Dying Languages
This article is from the archive of The New York Sun before the launch of its new website in 2022. The Sun has neither altered nor updated such articles but will seek to correct any errors, mis-categorizations or other problems introduced during transfer.
In the rush of the holiday season you may have missed that a white buffalo was born at a small zoo in Pennsylvania. Only one in 10 million buffalo is born white, and local Native Americans gave him a name in the Lenape language: kenahkihinen, which means “watch over us.”
They found that in a book, however. No one has actually spoken Lenape for a very long time. It was once the language of what is now known as the tristate area, but its speakers gradually switched to English, as happened to the vast majority of the hundreds of languages Native Americans once spoke in North America.
The death of languages is typically described in a rueful tone. There are a number of books treating the death of languages as a crisis equal to endangered species and global warming. However, I’m not sure it’s the crisis we are taught that it is.
There is a part of me, as a linguist, that does see something sad in the death of so many languages. It is happening faster than ever: It has been said that a hundred years from now 90% of the current 6,000 languages will be gone.
Each extinction means that a fascinating way of putting words together is no longer alive. In, for example, Inuktitut Eskimo, which, by the way, is not dying, “I should try not to become an alcoholic” is one word: Iminngernaveersaartunngortussaavunga.
Yet the extinctions cannot be stopped, for the most part. Trying to teach people to speak their ancestral languages, for example, will almost never get far beyond the starting gate. Some years ago, I spent some weeks teaching Native Americans their ancestral language. To the extent that the exercise helped give them a feeling of connection to their ancestors, it was time well spent.
However, it was clear that there was no way that they would learn more than some words and expressions. Languages are hard to learn for adults, especially ones as different from English as Native American ones. In Pomo, the verb goes at the end of the sentence. There are sounds it’s hard to make when you’re not born to them. For busy people with jobs and families, how far were they ever going to be able to get mastering a language whose word for eye is ‘uyqh abe?
Yes, there was Hebrew. But that was because of an unusual combination: religion, a new nation, and the superhuman dedication of Eliezer Ben-Yehuda, who settled in Palestine and insisted on speaking only Hebrew to all Jews, including his infant son. But this extended to reducing his wife to tears when he caught her singing a lullaby to the child in her native Russian. Clearly Ben-Yehuda’s was one of those once-in-a-lifetime personalities.
Yet the conventional wisdom is that we must strive to have as many future Hebrews as possible, since supposedly one’s language determines one’s cultural outlook. But a simple question shows how implausible that notion is. To wit, precisely what “cultural outlook” does English lend its speakers?

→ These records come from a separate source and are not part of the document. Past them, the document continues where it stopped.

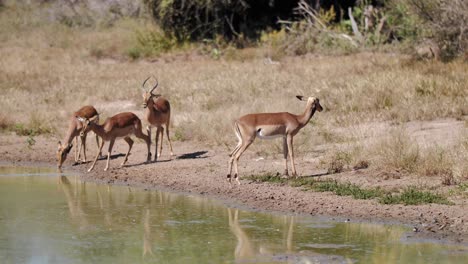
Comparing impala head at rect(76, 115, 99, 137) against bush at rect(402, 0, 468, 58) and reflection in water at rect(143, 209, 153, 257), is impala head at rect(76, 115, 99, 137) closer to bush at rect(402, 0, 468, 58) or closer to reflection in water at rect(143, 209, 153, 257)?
reflection in water at rect(143, 209, 153, 257)

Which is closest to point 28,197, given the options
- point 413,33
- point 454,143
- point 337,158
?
point 337,158

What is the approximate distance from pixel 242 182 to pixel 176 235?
320 cm

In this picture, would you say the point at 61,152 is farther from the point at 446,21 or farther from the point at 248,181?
the point at 446,21

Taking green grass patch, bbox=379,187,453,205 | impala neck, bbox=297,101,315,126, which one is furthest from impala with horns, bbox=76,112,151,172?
green grass patch, bbox=379,187,453,205

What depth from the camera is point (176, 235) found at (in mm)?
10430

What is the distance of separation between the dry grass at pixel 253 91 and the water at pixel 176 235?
9.10 ft

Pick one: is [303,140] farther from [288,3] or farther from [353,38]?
[288,3]

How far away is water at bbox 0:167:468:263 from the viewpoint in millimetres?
9258

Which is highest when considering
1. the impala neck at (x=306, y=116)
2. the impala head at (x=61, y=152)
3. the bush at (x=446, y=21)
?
the bush at (x=446, y=21)

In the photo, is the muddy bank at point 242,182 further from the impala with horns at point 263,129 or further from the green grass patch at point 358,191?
the impala with horns at point 263,129

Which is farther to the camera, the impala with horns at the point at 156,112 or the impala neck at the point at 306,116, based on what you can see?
the impala with horns at the point at 156,112

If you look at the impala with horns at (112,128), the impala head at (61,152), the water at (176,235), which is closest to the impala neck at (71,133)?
the impala head at (61,152)

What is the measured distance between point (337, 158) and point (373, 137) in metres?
1.32

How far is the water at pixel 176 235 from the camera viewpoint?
9.26m
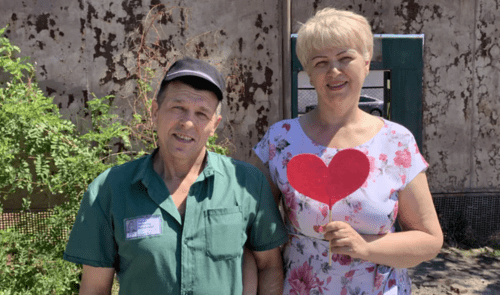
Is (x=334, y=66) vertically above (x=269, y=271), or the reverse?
(x=334, y=66)

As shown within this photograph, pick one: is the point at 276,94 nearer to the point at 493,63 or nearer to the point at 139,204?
the point at 493,63

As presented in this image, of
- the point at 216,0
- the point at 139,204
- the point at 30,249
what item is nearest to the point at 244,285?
the point at 139,204

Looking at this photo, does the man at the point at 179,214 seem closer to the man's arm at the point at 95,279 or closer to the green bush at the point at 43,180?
the man's arm at the point at 95,279

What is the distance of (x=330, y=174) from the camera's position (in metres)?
1.62

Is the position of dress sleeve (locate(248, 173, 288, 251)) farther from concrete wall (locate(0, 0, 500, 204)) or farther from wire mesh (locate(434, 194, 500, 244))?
wire mesh (locate(434, 194, 500, 244))

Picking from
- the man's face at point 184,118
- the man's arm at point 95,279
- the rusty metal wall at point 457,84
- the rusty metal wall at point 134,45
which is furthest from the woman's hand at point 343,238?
the rusty metal wall at point 457,84

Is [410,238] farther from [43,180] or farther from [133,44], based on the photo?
[133,44]

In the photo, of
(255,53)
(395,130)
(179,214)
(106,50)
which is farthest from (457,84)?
(179,214)

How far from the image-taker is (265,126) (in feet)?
16.5

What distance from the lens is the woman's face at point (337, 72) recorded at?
1683mm

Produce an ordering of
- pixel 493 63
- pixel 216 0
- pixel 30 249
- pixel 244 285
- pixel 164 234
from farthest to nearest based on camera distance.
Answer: pixel 493 63 → pixel 216 0 → pixel 30 249 → pixel 244 285 → pixel 164 234

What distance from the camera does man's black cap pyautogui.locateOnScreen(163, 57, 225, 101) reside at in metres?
1.54

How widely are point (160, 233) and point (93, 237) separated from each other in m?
0.22

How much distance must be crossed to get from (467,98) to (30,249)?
5.00m
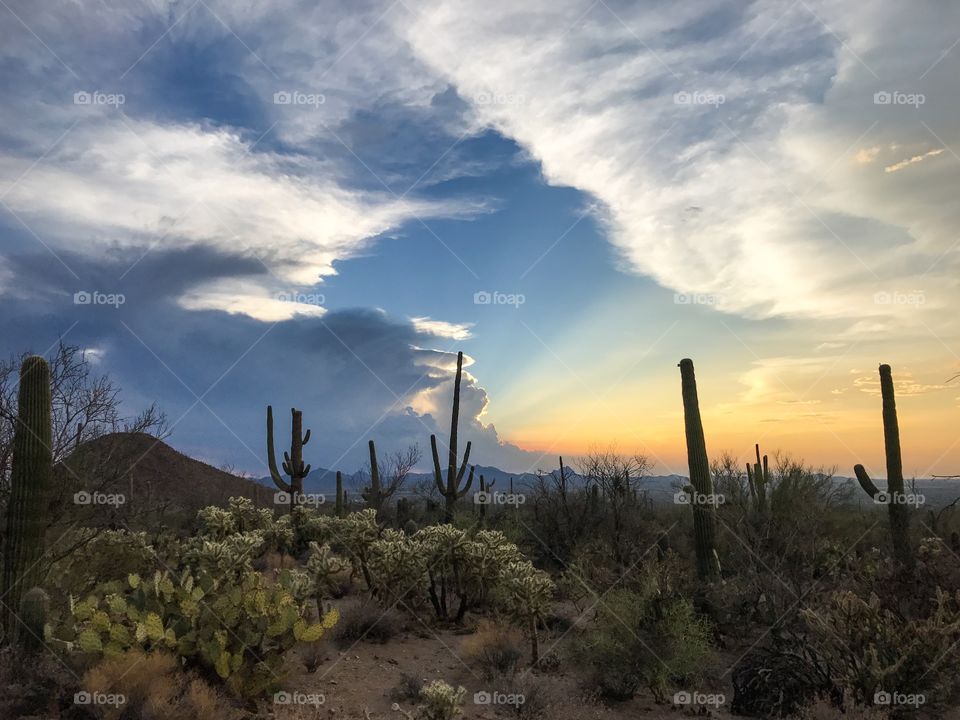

Thinking about the broad heterogeneity of people using this language, it is obvious that the answer is none, and the academic literature on the topic yields little but queer little shards of faint support for the “language is culture” idea. Which brings us back to languages as, simply, languages.
The language revivalists yearn for — surprise — diversity. What they miss is that language death is a healthy outcome of diversity.
If people truly come together, then they speak a common language. We can muse upon a “salad bowl” ideal in which people go home and use their nice “diverse” language with “their own.” But in reality, almost always the survival of that “diverse” language means that the people are segregated in some way, which in turn is almost always due to an unequal power relationship — i.e., precisely what “diversity” fans otherwise consider such a scourge.
Jews in shtetls, for example, spoke Yiddish at home and Russian elsewhere because they lived under an apartheid system, not because they delighted in being bilingual. The Amish still speak German only because they live in isolation from modern life, which few of us would consider an ideal for indigenous groups to strive for.
In the end, the proliferation of languages is an accident: a single original language morphed into 6,000 when different groups of people emerged. I hope that dying languages can be recorded and described. I hope that many persist as hobbies, taught in schools and given space in the press, as Irish, Welsh, and Hawaiian have.
However, the prospect we are taught to dread — that one day all the world’s people will speak one language — is one I would welcome. Surely easier communication, while no cure-all, would be a good thing worldwide. There’s a reason the Tower of Babel story is one of havoc rather than creation.
For those still uncomfortable given that this single language would be big bad English, then notice how that discomfort eases when you imagine the language being, say, Lenape.
Mr. McWhorter is a senior fellow at the Manhattan Institute.